Lt. Col. Fred Wellman, a spokesman in Baghdad for the U.S. command that is responsible for the training and equipping of Iraqi security forces, said approximately 130 Iraqi army and special police battalions are fighting the insurgency, of which about 45 are rated as “in the lead,” with varying degrees of reliance on U.S. support.
The exact numbers are classified as secret, but the 45 figure is about five higher than the number given on Nov. 7 at a briefing by Lt. Gen. David Petraeus, who previously led the training mission. It is about 10 higher than the figure Gen. Petraeus offered at a Pentagon briefing on Oct. 5.
As another measure of progress, Col. Wellman said about 33 Iraqi security battalions are now in charge of their own “battle space,” including parts of Baghdad. That figure was at 24 in late October. Col. Wellman said it stood at three in March.
Also, American forces have pulled out of 30 “forward operating bases” inside Iraq, of which 16 have been transferred to Iraqi security forces. The most recent and widely publicized was a large base near Tikrit, which U.S. forces had used as a division headquarters since shortly after the fall of Baghdad in April 2003.

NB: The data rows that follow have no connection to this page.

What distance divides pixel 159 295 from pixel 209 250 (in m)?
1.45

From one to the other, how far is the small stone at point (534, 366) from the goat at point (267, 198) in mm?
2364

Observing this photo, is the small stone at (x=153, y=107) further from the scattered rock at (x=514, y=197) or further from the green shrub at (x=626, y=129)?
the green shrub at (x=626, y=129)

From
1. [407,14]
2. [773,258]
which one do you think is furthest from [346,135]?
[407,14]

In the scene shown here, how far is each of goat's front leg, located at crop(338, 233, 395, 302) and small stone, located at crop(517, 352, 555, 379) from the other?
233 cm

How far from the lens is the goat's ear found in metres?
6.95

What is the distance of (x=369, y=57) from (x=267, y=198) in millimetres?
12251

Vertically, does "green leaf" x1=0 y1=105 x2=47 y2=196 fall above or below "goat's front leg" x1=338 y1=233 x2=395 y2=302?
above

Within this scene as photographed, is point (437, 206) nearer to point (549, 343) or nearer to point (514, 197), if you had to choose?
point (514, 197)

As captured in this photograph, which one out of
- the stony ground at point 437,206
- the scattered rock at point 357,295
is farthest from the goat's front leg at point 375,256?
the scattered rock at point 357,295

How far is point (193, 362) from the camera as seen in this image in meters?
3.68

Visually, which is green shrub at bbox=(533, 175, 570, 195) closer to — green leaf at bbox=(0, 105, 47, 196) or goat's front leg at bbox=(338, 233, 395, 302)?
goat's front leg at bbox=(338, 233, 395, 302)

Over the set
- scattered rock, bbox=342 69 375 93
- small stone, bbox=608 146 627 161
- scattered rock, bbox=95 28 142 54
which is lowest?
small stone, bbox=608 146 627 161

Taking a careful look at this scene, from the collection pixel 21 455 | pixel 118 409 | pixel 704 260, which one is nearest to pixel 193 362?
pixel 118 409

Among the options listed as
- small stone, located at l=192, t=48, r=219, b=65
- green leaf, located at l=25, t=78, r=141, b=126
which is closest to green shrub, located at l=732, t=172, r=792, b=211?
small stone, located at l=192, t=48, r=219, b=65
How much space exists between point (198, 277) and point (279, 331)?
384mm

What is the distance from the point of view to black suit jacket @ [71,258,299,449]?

This progress shows that the notion of only 1,000 Iraqi troops able to operate independently is malarkey, a deliberate misrepresentation by Joe Biden. No matter how much we may draw down forces in Iraq, we intend to stick around the area to offer logistical support, just the same as we do with our NATO allies. The measure of the training in Iraq — in which we have built the army from the ground up — is to have them capable of taking command of territory, holding it, and enforcing the constitutional law set by civilian authority. The “clear-hold-build” strategy for places like Ramadi and Falluja has shown increasing success in denying territory for insurgents, turning them into rootless bands of terrorists rather than any real security threat.
This process dictates the troop reductions we want to see from Iraq, reductions that will allow us the flexibility to redeploy to other hot spots of terrorist activity as we find them. Calendar-based commitments for withdrawal as demanded by the Democrats last week and the week before focus on politics rather than ensuring successful missions; this approach puts the mission first, and the data shows that the mission has become increasingly successful.